Parte indissociável da identidade de uma pátria, os símbolos nacionais têm servido a meros protocolos hipócritas, mesmo assim, só se tornando frequente com alguma medida de força.

Nas escolas, por exemplo, foi parte do nacionalismo na marra da Ditadura do Estado Novo, reforçado pela ditadura civil-militar de 1964. Que terminou em 1985, depois de 21 anos.

A escola, até fins da década de 1970, tinha o salutar hábito de cantar um dos principais hinos, em geral, antes das aulas; e, em 19 de novembro de 1973, aos treze anos, um mês e onze dias de vida, pasmem: eu estava professor. Um guri ensinando outros guris. No povoado Caroba, extremo sul do município de Areia Branca, que foi parte de Itabaiana, há dois séculos.

A falta crônica de professores, em geral levava comunidades inteiras a se valer de quem simplesmente sabia ler e escrever para servir como professor dos filhos. Crianças, como eu, inclusive.

O dia 19 de novembro de 1973 caiu numa segunda-feira; porém, antecedido pelo 15 de novembro, na semana anterior, comecei já na segunda da semana anterior a ensinar aos meus guris, o Hino Nacional, e o Hino à Bandeira.

Val, nos seus nove anos logo se apaixonou pela melodia e letra do Hino à Bandeira. Meio tímido, mesmo falando com um menino maior, mas preservava a ritualística do relacionamento mestre-pupilo, que era lembrado em casa, ao sair para a aula. Notei que estava querendo algo, porém sem querer dizer. Foi então que me dirigi até ele e perguntei o que desejava.

Val corou, olhou os outros, meninas e meninas ao redor; criou coragem e respondeu em forma de pedido, evidenciando sua natural dificuldade em pronunciar o encontro consonantal “pr”: P’ofessor, cante Salve Lindo!

Cantamos o Salve Lindo até o fim do ano, já próximo, quando me despedi deles e de um dos lugares mais mágicos e simples, em que tive o prazer de viver.

Mas aquele apelo jamais saiu de mim. Mesmo quando cerca de 15 anos depois soube de seu falecimento num acidente.

Sou apaixonado por gente.

Em 2007 estive no mesmo local de minha experiência mágica. Ali, escombros da velha casa, que um dia me serviu de escola; traços nos entulhos marcados pela linha amarela, e as lembranças dos meus 21 alunos, cuja lista de chamada ainda preservo, 52 anos depois.
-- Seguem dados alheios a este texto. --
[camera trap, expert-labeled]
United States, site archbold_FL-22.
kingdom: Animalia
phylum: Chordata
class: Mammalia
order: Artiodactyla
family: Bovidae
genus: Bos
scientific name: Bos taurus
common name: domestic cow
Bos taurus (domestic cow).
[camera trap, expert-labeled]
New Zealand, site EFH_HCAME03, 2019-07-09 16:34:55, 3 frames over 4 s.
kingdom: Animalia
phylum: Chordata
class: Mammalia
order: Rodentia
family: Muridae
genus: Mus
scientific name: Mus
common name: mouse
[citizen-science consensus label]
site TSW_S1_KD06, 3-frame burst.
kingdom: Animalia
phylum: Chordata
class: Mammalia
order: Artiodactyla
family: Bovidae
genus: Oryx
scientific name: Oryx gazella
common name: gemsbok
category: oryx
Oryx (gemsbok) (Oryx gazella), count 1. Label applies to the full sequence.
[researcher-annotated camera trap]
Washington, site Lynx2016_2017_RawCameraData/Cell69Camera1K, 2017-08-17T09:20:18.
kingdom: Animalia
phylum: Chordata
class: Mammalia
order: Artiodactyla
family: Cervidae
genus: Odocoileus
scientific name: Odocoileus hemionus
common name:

quarta-feira, 19 de novembro de 2025

50 ANOS DE UM RENASCER

 

A possante ponte, sobre o histórico rio Vaza-Barris, inaugurada em 1975, marcou o reatamento entre os dois municípios sergipanos mais antigos, depois de São Cristóvão: Itabaiana e Lagarto; mas não só isso, como também refez, no trajeto sul, a antiquíssima estrada colonial Salvador-Olinda. Ou estradas das boiadas, dos primeiros 50 anos de Sergipe, ainda no nascer do Brasil.

Ignorando completamente uma matéria recém descoberta na edição 228, do jornal itabaianense, “O Serrano”, de 8 de março de 1975, sempre tive que a SE-170, entre Itabaiana e Lagarto teria sido aberta com seu asfaltamento em 1980. Ledo engano. Como a maioria das obras estruturantes e de desinteresse dos mais poderosos, a estrada de rodagem, com alguma diferença em seu curso, foi inaugurada em 5 de março de 1975, uma quarta-feira, dois dias depois da minha mudança para a cidade para estudar, de onde não mais retornei à zona rural, minha origem.

Prejuízos que a falta ou deficiência da história, escrita, obviamente, sempre produz.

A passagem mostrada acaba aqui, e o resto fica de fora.